Revision control
Copy as Markdown
Other Tools
# mail-parser
[![build](https://github.com/stalwartlabs/mail-parser/actions/workflows/rust.yml/badge.svg)](https://github.com/stalwartlabs/mail-parser/actions/workflows/rust.yml)
[![crates.io](https://img.shields.io/crates/l/mail-parser)](http://www.apache.org/licenses/LICENSE-2.0)
_mail-parser_ is an **e-mail parsing library** written in Rust that fully conforms to the Internet Message Format standard (_RFC 5322_), the
Multipurpose Internet Mail Extensions (MIME; _RFC 2045 - 2049_) as well as many other [internet messaging RFCs](#conformed-rfcs).
It also supports decoding messages in [41 different character sets](#supported-character-sets) including obsolete formats such as UTF-7.
All Unicode (UTF-*) and single-byte character sets are handled internally by the library while support for legacy multi-byte encodings of Chinese
and Japanese languages such as BIG5 or ISO-2022-JP is provided by the optional dependency [encoding_rs](https://crates.io/crates/encoding_rs).

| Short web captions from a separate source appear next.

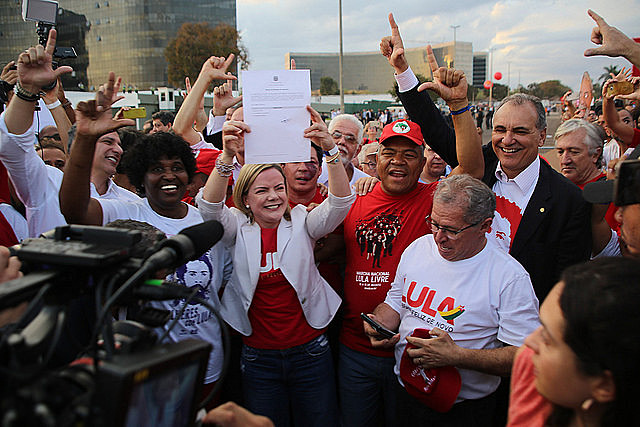 Senator Gleisi Hoffmann (center) holds Lula's registration as a candidate in Brazil's 2018 presidential election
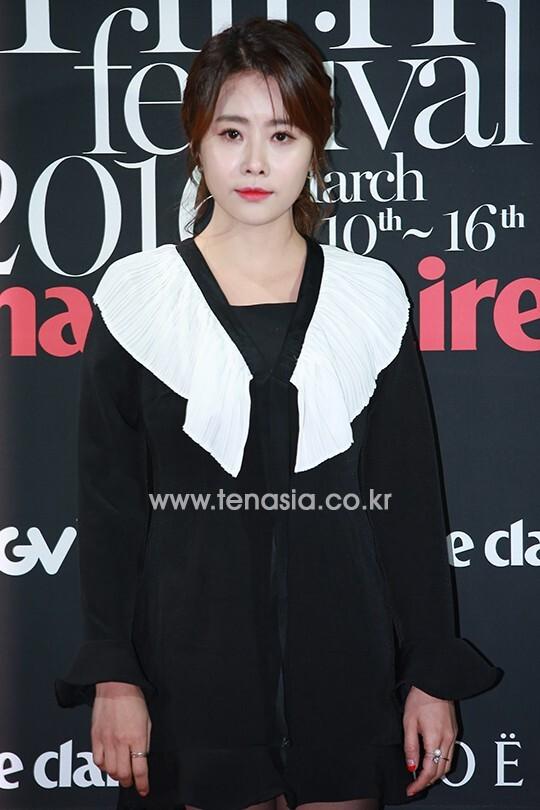 배우 홍이주가 포토타임을 갖고 있다. (마리끌레르 영화제)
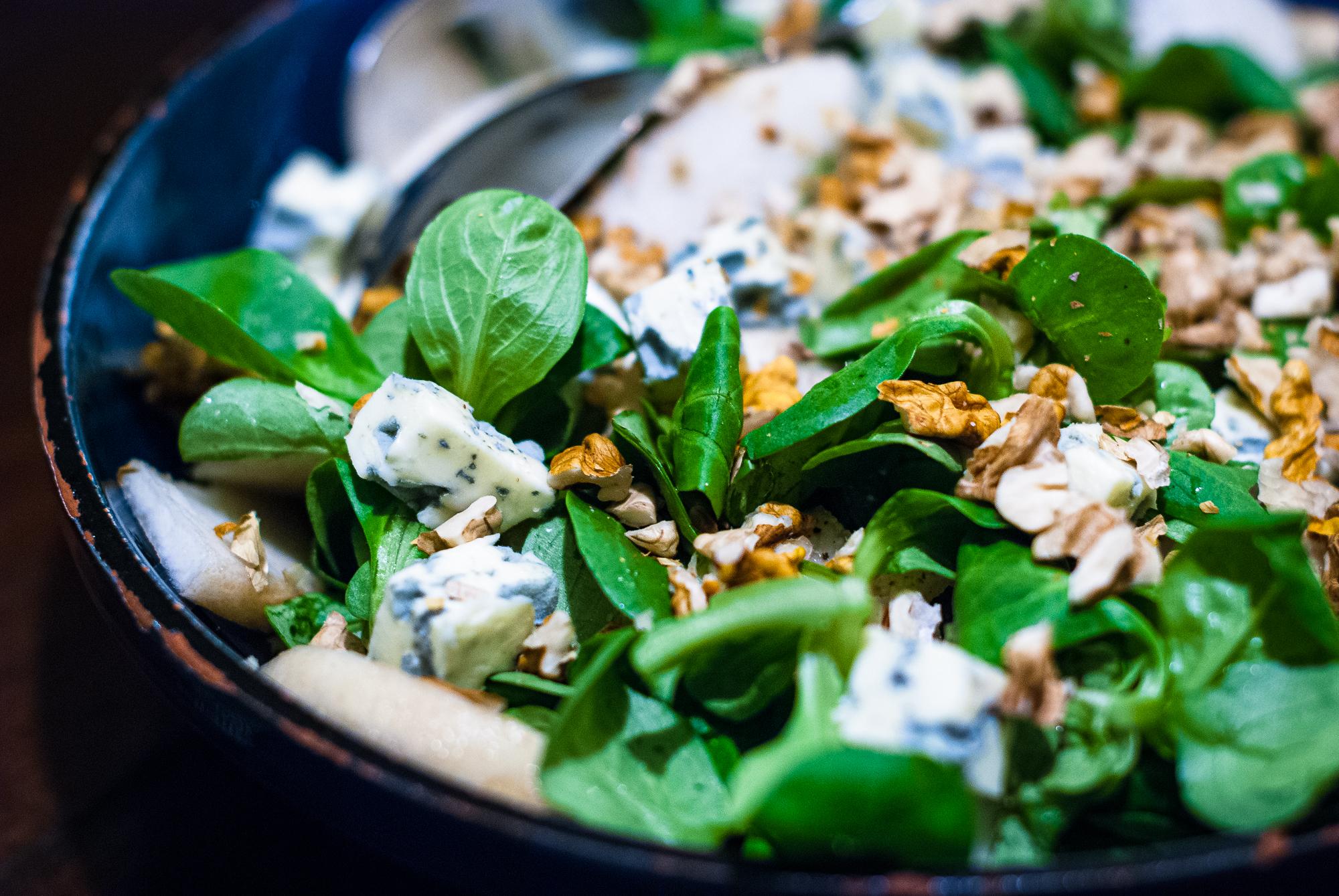 Salade met peer, walnoot en fourme d'ambert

In general, this library abides by the Postel's law or [Robustness Principle](https://en.wikipedia.org/wiki/Robustness_principle) which
states that an implementation must be conservative in its sending behavior and liberal in its receiving behavior. This means that
_mail-parser_ will make a best effort to parse non-conformant e-mail messages as long as these do not deviate too much from the standard.
Unlike other e-mail parsing libraries that return nested representations of the different MIME parts in a message, this library
conforms to [RFC 8621, Section 4.1.4](https://datatracker.ietf.org/doc/html/rfc8621#section-4.1.4) and provides a more human-friendly
representation of the message contents consisting of just text body parts, html body parts and attachments. Additionally, conversion to/from
HTML and plain text inline body parts is done automatically when the _alternative_ version is missing.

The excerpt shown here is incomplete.